Tonight I saw a GOP wanker pretending that in Britain the government comes between us and our doctors, and I started shouting at the TV about what a rectal sphincter he was.
How can they tell such stupid lies?
It's like creationists. If they know what they are talking about, then they are contemptible liars. If they have no idea what they're talking about, how do they have the effrontery to talk about it?
It's jaw-dropping. The government doesn't come between me and my doctor. The government
pays my doctor. (Very well, too, as it happens.) And I pay the government so that it can do this, by paying my taxes. I pay more tax when I'm earning well, and can afford it. If I'm not earning well, maybe because I'm too sick to work, I have no liability at that time, but I still have access to healthcare.
Wonderful, innit?
I have a large extended family. Most of my cousins are older than me. I also have a large circle of friends, including the friends of my mother, who are all, frankly, geriatric. I do not know of a single instance where someone was denied treatment his or her doctor recommended.
In contrast, simply among the American posters
on this forum, I have encountered numerous examples of insurance companies and/or HMOs refusing treatment which the patient's doctors had recommended. Not to mention the posters who didn't have access to healthcare they needed because for one reason or another they weren't insured to cover that particular requirement.
There was a very interesting programme on BBC2 last night, about NHS rationing. The whole thing can be seen online at
http://www.bbc.co.uk/iplayer/episode/b00l9dmw/Price_of_Life/, though I don't know if it's available in all locations. The question was whether or not NHS England should fund a very expensive treatment for multiple myeloma. The difficulty is that this drug is not a cure - it merely extends the patient's life for a few months.

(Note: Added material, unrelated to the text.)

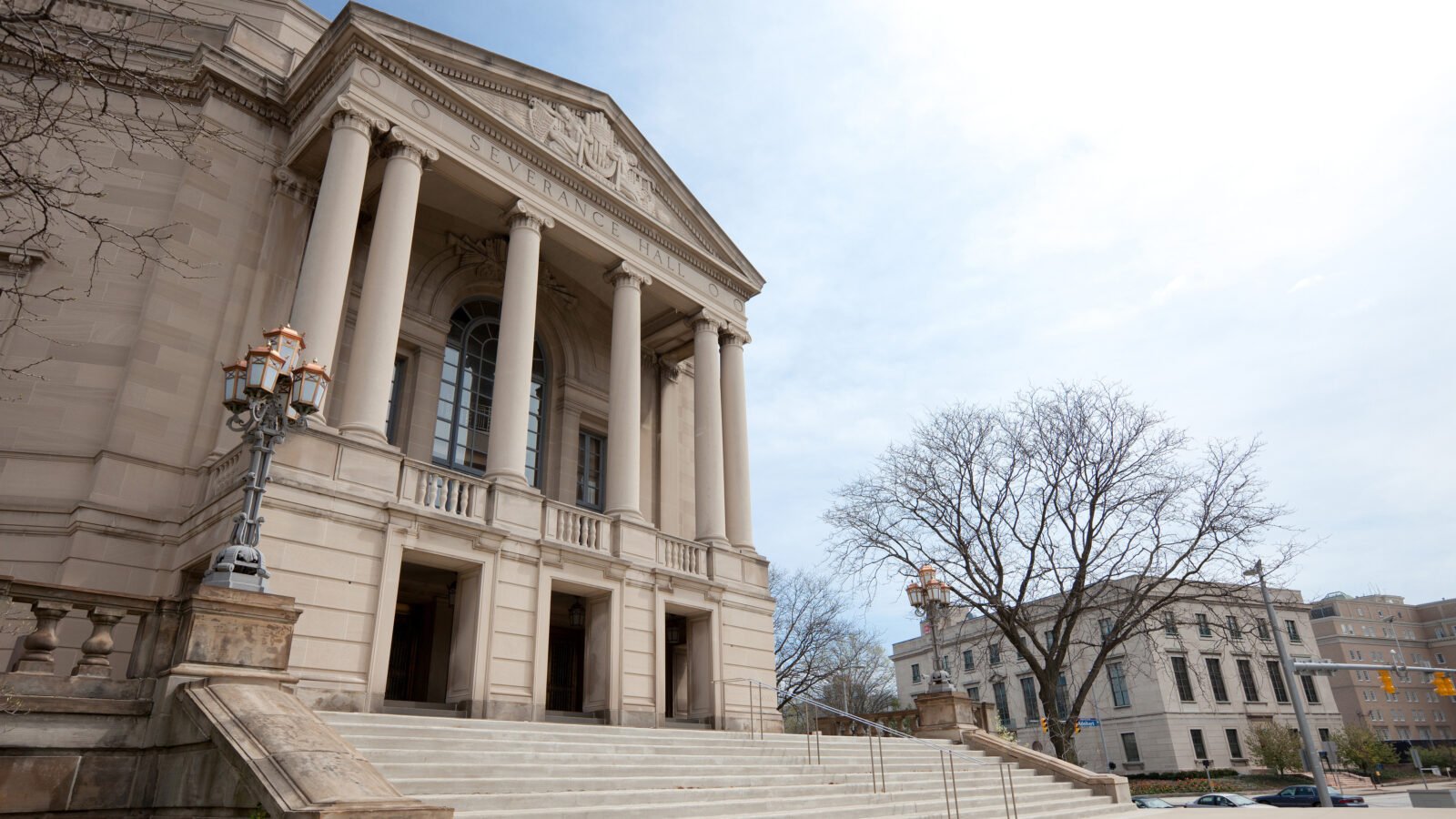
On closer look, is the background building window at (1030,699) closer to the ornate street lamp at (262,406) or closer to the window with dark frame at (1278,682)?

[As an aside, the pricing of the drug was examined in detail, and the point well made that the astronomical price was not a reflection of either development or production costs, but of what the (US-based) drug company, whose commercial success was entirely dependent on this product, thought the market would bear. The CEO, who was a very enthusiastic free-marketeer, was interviewed, and said quite openly that when people's lives were at stake they were prepared to pay very high prices, so that's what they charged.]
The dilemma was that for the cost of this drug for one person, the salary of a nurse to provide palliative end-of-life care to
many patients in their own homes could be covered. Of course the extra months of life were important to the myeloma patients affected. They and their relatives were seen railing about the system, saying that the bureaucrats didn't care, and it was all about money, and a few months extra life before their inevitable deaths were worth tens of thousands of pounds. But at the same time the nurse who delivered the palliative care spoke eloquently about the difference she could make to the quality of the dying process for many patients, and her sadness that this standard of care might be curtailed if more money was allocated to the expensive drugs.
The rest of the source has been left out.